Since 1981, sine-wave speech has been investigated for the purpose of understanding spoken language processing (Lewis and Carrell 2007; Remez et al. 1981; Rosner et al. 2003). In this synthesis form, words or sentences are produced from three sine waves that track the first three formants of the natural speech signal (see Fig. 1b). Sine-wave speech is extremely unnatural-sounding and is considered to preserve key phonetic properties only in an abstract form (Remez et al. 2011). In their experiments, Remez and colleagues (1981) presented a sine-wave sentence to human listeners. When the participants were not told that these sounds could be understood as speech, they described them as “science-fiction sounds” or “whistles.” When they were told that they would be hearing sentences produced by a computer, however, the listeners were typically able to identify a substantial number of the syllables and words in the sentence. The researchers concluded that perception of sine-wave speech was evidence for a “speech mode of perception,” and that listeners expecting to hear a language-like stimulus tuned into this mode. Even in the absence of traditional acoustic cues, listeners were able to perceive phonetic content in the sine-wave signal.
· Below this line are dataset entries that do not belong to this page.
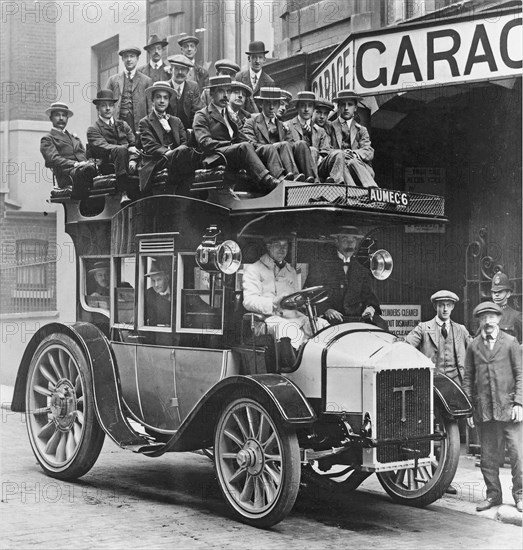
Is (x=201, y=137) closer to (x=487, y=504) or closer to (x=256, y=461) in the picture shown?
(x=256, y=461)

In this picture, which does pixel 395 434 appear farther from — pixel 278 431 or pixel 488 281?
pixel 488 281

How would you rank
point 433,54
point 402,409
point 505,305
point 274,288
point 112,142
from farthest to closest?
point 112,142, point 433,54, point 505,305, point 274,288, point 402,409

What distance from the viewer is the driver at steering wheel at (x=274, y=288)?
6656 mm

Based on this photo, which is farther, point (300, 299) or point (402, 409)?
point (300, 299)

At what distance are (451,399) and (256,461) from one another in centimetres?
148

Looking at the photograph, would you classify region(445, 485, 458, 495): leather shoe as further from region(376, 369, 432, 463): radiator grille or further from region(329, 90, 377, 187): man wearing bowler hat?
region(329, 90, 377, 187): man wearing bowler hat

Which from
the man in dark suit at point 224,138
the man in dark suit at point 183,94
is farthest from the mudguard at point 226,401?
the man in dark suit at point 183,94

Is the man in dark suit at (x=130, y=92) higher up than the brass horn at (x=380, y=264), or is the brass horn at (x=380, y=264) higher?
the man in dark suit at (x=130, y=92)

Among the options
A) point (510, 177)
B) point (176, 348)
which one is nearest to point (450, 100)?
point (510, 177)

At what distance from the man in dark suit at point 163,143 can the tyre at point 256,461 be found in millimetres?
1930

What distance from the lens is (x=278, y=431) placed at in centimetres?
604


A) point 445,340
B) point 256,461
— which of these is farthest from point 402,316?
point 256,461

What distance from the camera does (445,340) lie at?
25.3 feet

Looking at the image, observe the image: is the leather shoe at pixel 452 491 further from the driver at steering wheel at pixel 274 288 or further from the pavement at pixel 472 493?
the driver at steering wheel at pixel 274 288
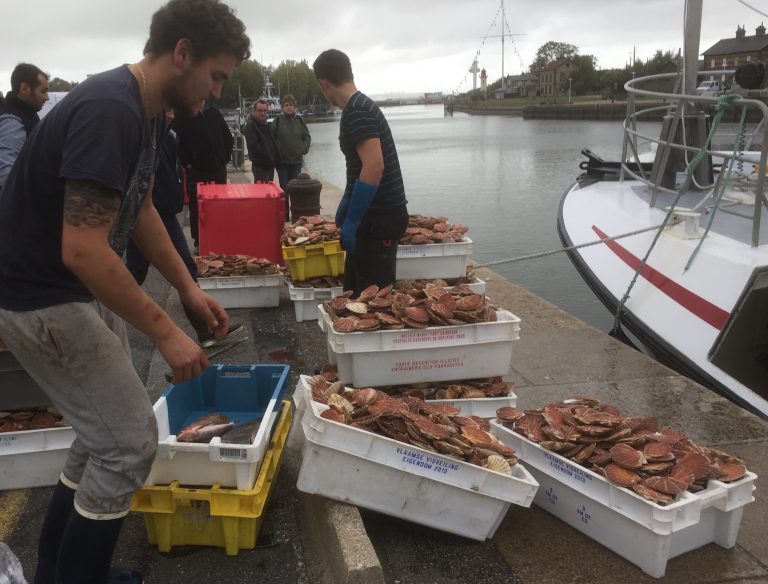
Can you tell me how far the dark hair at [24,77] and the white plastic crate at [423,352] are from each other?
3240 millimetres

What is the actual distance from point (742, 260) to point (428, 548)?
3.61 metres

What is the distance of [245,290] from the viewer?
6.66 m

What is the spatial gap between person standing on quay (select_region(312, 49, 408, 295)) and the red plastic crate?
8.40 ft

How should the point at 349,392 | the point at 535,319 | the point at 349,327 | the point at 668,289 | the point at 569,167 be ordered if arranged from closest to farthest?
the point at 349,392 < the point at 349,327 < the point at 668,289 < the point at 535,319 < the point at 569,167

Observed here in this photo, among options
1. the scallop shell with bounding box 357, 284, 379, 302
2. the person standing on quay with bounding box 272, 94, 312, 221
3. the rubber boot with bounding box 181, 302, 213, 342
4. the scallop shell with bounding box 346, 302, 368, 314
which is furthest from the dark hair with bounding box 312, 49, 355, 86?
the person standing on quay with bounding box 272, 94, 312, 221

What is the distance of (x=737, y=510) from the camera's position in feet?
9.68

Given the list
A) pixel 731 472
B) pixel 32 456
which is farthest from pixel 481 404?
pixel 32 456

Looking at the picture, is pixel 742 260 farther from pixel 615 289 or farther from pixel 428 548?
pixel 428 548

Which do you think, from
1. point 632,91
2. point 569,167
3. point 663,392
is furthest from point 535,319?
point 569,167

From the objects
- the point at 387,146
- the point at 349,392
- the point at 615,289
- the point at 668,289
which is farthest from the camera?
the point at 615,289

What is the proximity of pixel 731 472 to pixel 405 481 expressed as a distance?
144 centimetres

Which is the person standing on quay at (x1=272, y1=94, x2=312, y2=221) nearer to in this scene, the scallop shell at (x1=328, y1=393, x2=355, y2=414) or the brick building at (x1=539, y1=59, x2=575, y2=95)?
the scallop shell at (x1=328, y1=393, x2=355, y2=414)

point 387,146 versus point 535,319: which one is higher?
point 387,146

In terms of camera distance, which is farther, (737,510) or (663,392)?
(663,392)
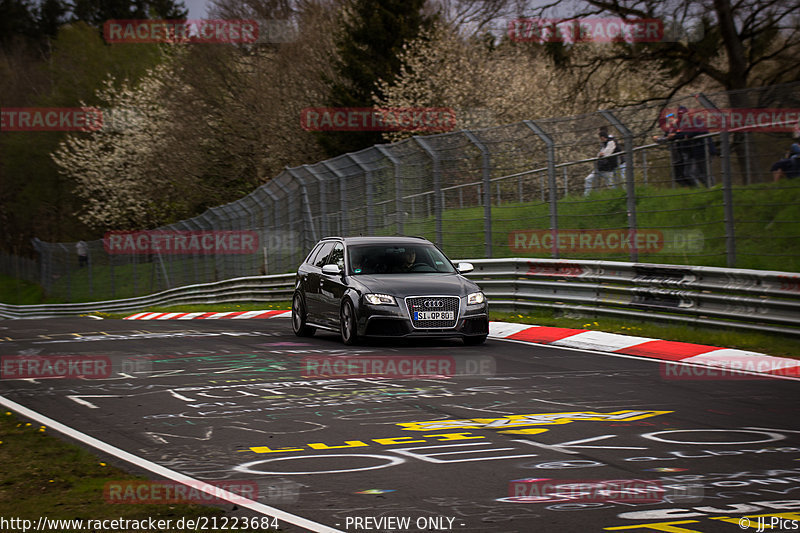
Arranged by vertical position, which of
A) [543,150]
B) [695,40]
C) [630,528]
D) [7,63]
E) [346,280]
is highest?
[7,63]

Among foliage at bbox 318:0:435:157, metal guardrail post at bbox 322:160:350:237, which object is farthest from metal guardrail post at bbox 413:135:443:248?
foliage at bbox 318:0:435:157

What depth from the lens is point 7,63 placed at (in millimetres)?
82562

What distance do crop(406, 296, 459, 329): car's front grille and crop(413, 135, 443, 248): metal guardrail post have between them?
6.62 meters

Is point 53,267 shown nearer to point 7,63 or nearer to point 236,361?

In addition, their experiments revealed that sine-wave speech becomes more difficult to recognize when either the first (SW1) or second sine wave (SW2) of the three sine waves is removed (Remez et al. 1981). It was hypothesized that Panzee would also show evidence of relying disproportionately on these cues. Experiment 1 compared her performance to that of human participants when hearing four critically different versions of sine-wave words that included varying combinations of individual tones.

Methods

Stimuli

The 24-word set contained 9 two-syllable words, 13 three-syllable words, 1 four-syllable word, and 1 five-syllable word. An additional 12 words were used during an initial, “orientation” phase that included both natural and SW123 versions (see Table 1 for a complete list of orientation and experimental words). To produce the sine-wave stimuli in the three incomplete forms either SW1, SW2, or SW3 were removed from the previously constructed, processed SW123 versions (Heimbauer et al. 2011). Individual sine-waves were removed using Hanning-window, band-pass filtering.
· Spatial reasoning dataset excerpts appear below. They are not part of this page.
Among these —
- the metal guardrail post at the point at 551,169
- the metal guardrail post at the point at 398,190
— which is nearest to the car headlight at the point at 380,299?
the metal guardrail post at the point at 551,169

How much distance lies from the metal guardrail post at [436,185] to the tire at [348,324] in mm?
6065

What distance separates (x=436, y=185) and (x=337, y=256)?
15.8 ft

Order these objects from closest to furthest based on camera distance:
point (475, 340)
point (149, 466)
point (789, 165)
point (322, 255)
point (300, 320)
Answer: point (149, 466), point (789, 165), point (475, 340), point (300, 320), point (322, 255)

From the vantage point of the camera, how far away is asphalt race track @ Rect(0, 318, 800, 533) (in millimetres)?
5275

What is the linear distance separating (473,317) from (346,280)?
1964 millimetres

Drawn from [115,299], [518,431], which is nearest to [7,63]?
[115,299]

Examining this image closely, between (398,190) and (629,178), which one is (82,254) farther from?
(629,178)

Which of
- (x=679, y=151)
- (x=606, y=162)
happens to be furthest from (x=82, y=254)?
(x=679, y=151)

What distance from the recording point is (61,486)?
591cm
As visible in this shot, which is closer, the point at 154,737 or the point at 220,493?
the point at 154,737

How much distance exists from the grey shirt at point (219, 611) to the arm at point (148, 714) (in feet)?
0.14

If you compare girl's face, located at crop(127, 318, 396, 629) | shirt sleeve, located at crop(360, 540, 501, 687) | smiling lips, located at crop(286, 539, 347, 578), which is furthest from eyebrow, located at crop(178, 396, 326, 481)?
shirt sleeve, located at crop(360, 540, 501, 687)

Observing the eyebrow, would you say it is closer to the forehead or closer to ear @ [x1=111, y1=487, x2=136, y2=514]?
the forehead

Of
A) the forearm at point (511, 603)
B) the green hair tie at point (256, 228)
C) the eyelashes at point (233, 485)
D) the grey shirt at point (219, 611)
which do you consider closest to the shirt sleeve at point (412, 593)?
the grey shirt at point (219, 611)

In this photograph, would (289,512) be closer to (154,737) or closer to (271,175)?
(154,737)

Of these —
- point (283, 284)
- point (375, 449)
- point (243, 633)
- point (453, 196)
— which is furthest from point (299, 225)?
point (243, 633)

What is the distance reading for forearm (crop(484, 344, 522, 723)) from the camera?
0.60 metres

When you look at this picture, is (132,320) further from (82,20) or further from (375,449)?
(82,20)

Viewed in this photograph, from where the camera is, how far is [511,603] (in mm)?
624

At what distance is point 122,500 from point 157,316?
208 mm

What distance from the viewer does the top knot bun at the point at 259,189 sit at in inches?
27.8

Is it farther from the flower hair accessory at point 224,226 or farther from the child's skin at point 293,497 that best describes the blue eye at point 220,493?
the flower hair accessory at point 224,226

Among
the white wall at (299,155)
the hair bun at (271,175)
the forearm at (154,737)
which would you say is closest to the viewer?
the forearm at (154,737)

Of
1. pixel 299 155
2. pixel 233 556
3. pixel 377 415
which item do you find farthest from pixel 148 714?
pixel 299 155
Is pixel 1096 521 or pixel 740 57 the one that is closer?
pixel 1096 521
Table 1 Orientation and test word groups. Test words used in Experiment 1 (Group A and Group B) and Experiment 2 (Group C and Group D), as well as orientation words (O)

Chimpanzee procedure

In all sessions, words were presented in four randomized blocks, for a total of 96 trials. Initial sessions assessed Panzee’s performance when hearing the 24 test words in natural form to ensure normative performance. Criterion performance to progress to the orientation phases was set for at least 70% correct for three consecutive sessions.

During orientation, Panzee completed both natural and sine-wave sessions with non-test (“Orientation”) words. First, she heard eight blocks of 12 natural Orientation words for two sessions, averaging 72% correct. Then she heard Orientation words in natural and sine-wave form for two sessions. In the first session, she heard six orientation words in natural form and the other six in SW123 form for eight blocks. In the second session, the six words Panzee previously heard as natural words were presented in SW123 form, and vice versa. After the sine-wave orientation phase, Panzee participated in one additional session with the 24 natural test words presented in four randomized blocks to refresh her on the test word set, performing at 80% correct.
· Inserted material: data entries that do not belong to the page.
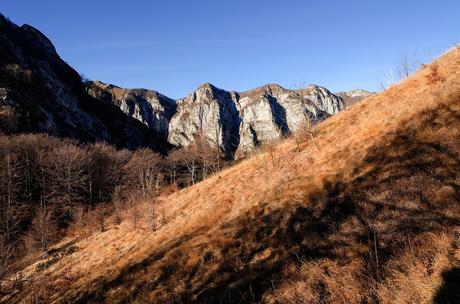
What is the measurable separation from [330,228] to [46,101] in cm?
10463

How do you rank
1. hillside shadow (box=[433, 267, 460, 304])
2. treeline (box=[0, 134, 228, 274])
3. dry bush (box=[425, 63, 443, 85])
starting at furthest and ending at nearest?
1. treeline (box=[0, 134, 228, 274])
2. dry bush (box=[425, 63, 443, 85])
3. hillside shadow (box=[433, 267, 460, 304])

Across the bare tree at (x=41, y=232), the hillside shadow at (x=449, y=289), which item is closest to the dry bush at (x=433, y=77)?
the hillside shadow at (x=449, y=289)

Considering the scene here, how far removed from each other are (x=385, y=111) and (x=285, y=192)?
22.0ft

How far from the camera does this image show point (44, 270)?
917 inches

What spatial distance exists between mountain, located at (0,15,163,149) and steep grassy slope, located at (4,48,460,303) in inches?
A: 2729

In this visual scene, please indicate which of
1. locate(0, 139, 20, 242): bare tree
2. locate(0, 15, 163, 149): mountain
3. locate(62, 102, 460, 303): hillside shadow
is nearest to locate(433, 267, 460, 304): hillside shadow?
locate(62, 102, 460, 303): hillside shadow

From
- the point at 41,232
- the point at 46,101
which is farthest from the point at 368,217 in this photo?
the point at 46,101

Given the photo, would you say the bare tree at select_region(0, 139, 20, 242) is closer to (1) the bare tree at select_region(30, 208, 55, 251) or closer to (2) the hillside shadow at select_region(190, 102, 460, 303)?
(1) the bare tree at select_region(30, 208, 55, 251)

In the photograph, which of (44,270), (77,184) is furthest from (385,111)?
(77,184)

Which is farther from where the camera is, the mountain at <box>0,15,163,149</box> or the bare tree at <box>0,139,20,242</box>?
the mountain at <box>0,15,163,149</box>

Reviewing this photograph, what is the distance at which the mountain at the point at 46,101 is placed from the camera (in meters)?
79.2

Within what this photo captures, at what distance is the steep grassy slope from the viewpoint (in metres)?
6.35

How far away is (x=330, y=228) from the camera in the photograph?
30.1 feet

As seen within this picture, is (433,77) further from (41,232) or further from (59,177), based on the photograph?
(59,177)
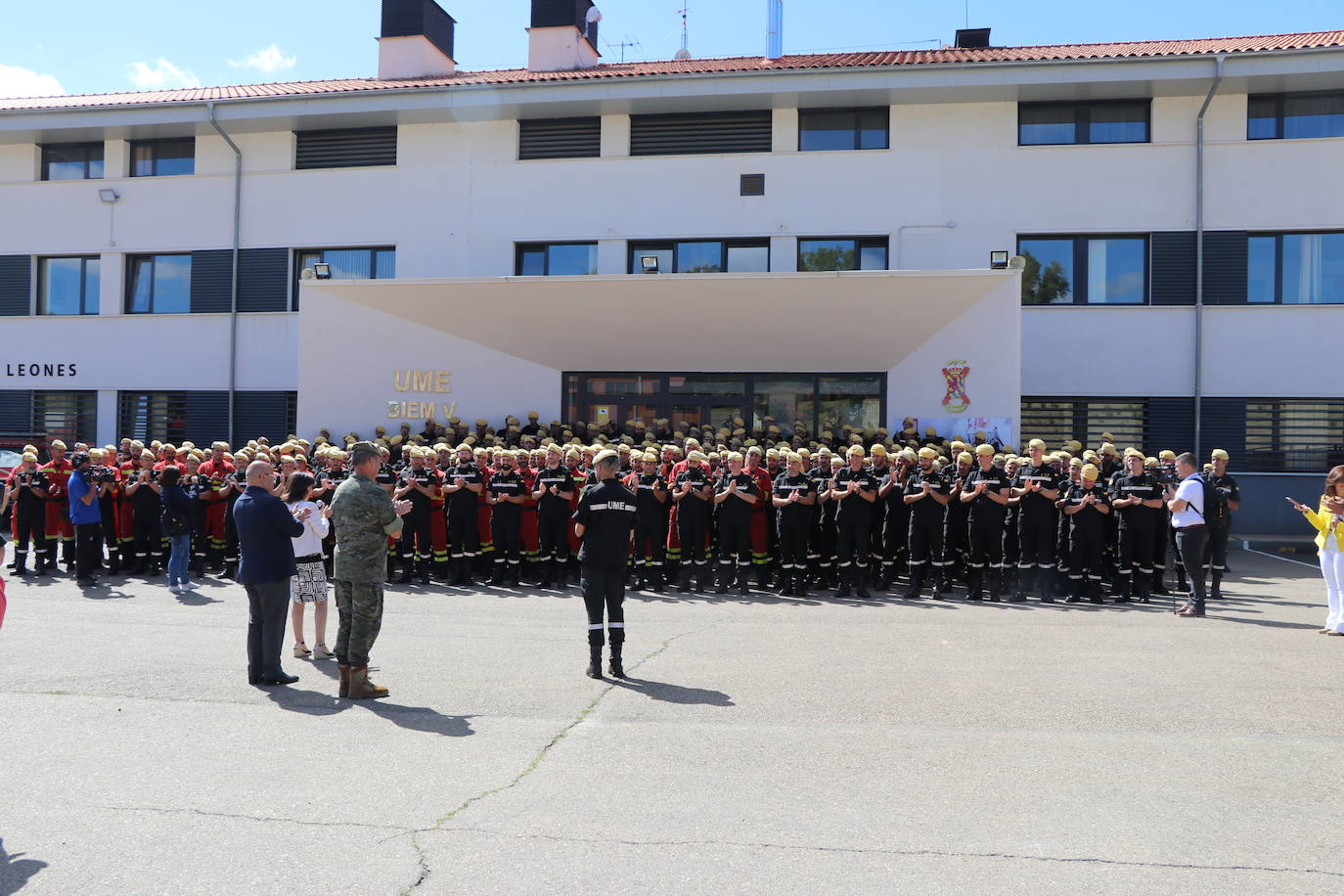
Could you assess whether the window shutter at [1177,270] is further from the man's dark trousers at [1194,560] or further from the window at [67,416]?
the window at [67,416]

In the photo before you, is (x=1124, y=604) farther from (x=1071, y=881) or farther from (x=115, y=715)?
(x=115, y=715)

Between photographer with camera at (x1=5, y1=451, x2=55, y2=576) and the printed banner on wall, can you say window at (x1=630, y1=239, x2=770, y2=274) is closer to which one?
the printed banner on wall

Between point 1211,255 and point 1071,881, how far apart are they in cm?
2012

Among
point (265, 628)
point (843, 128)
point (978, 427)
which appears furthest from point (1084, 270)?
point (265, 628)

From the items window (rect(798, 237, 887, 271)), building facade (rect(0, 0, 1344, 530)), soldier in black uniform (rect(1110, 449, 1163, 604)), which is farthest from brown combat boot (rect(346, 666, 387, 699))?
window (rect(798, 237, 887, 271))

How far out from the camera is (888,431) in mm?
19797

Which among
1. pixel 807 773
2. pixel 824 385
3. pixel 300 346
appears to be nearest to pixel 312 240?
pixel 300 346

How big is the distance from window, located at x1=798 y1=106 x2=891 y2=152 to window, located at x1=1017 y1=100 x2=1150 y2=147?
9.39 feet

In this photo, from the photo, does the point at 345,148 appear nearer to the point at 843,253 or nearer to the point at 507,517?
the point at 843,253

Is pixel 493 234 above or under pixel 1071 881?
above

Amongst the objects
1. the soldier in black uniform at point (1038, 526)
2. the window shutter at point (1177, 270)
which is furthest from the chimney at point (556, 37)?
the soldier in black uniform at point (1038, 526)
In the testing phase, Panzee completed one session with the 12 (Group A) words in natural form and the remaining 12 (Group B) words in SW123, SW12, SW13, and SW23 forms. In a second session on a different day, she heard the Group B words in natural form and Group A words in the four sine-wave forms. Trials were randomized within blocks in these sessions, with Panzee hearing natural words four times each and sine-wave words once in each form. She participated in these two types of sessions three times each, in an alternating order, resulting in a total of 12 trials for each word in natural form and 3 trials for each word in every sine-wave form.

Human procedure

The word-recall and transcription method as described in the General Methods section was used in this experiment. During orientation, participants listened to a recording of the words “one” through “ten,” and then “ten” through “one” in SW123 form. After participants informed the experimenter that they were able to identify these sounds as speech, they were presented with natural and manipulated word stimuli and had eight seconds in which to transcribe that word.

Results

As illustrated in Fig. 4a Panzee’s mean performance over the three natural word orientation sessions was 73.3%, which was statistically above chance level (p < 0.001). Correct natural-word trials in the six test sessions ranged from 81.3% to 93.8%, averaging 87.2% overall, which also was significantly above chance (p < 0.001). An unpaired, two-tailed t-test revealed that Panzee’s performance with natural words was significantly higher in test sessions than in orientation sessions, t(7) = 3.95, p < 0.01. Overall, correct performance for all sine-wave words was statistically above chance level (SW123 and SW12 forms, p < 0.001; SW23 and SW13, p < 0.05). As illustrated in Fig. 4b, Panzee was 36.1% correct for SW23 and SW13 words, and 58.3% correct for SW123 and SW12 words. A chi-squared test examining SW123, SW23, and SW13 data, with a Bonferroni corrected alpha value of 0.025, revealed that correct performance for SW123 words was significantly higher than for SW23 (p = 0.006) and SW13 versions (p = 0.004).

Fig. 4
figure 4

Experiment 1 chimpanzee and human word recognition. a Mean performance with natural words by Panzee and the human participants, with applicable 95% confidence intervals. b Panzee’s sine-wave word performance, with chance-level accuracy shown by the dashed line. c Mean human sine-wave word performance, with 95% confidence intervals

Mean transcription performance of natural words by humans was 100% correct, as shown in Fig. 4a. Mean percentage-correct values for SW123, SW12, SW23, and SW13 word forms were 42.7%, 35%, 30.6%, and 27.4%, respectively. A Kolmogorov–Smirnov test for normality validated use of ANOVA and results revealed a statistically significant difference among the various outcomes, F(3,44) = 6.00, p = 0.002. Tukey post-hoc comparisons showed that outcomes were significantly higher for SW123 stimuli than for SW13 versions, p = 0.001, as illustrated in Fig. 4c. No other differences were found. Independent, two-tailed, t-test results revealed an effect of presentation order. Five participants transcribed Group B words first and performed significantly better on Group A sine-wave words than did participants hearing Group A words first, t(46) = 2.28, p = 0.027. Similarly, the seven participants transcribing Group A words first performed significantly better on Group B sine-wave words than those hearing Group B words first, t(29.6) = 9.33, p < 0.001.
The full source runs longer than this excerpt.